(SET PROBLEM): Can you write out every line of data from the line containing "Of the listed options" through the end of the data, inclusive, and nothing else, with each coordinate in the answers multiplied by 0.3 and rounded to a whole number (halves rounded up)?

(TASK DATA):
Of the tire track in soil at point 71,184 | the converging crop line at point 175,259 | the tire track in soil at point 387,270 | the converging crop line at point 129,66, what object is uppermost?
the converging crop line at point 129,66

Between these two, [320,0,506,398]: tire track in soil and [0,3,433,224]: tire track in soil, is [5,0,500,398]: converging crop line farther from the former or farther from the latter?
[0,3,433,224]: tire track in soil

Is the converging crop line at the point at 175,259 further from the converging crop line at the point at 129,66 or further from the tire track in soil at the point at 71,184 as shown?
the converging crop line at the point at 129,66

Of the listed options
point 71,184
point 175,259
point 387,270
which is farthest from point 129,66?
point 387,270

(RESULT FOR THIS EXERCISE):
Of the listed options
point 71,184
point 175,259
point 387,270
which is farthest from point 129,66?
point 116,81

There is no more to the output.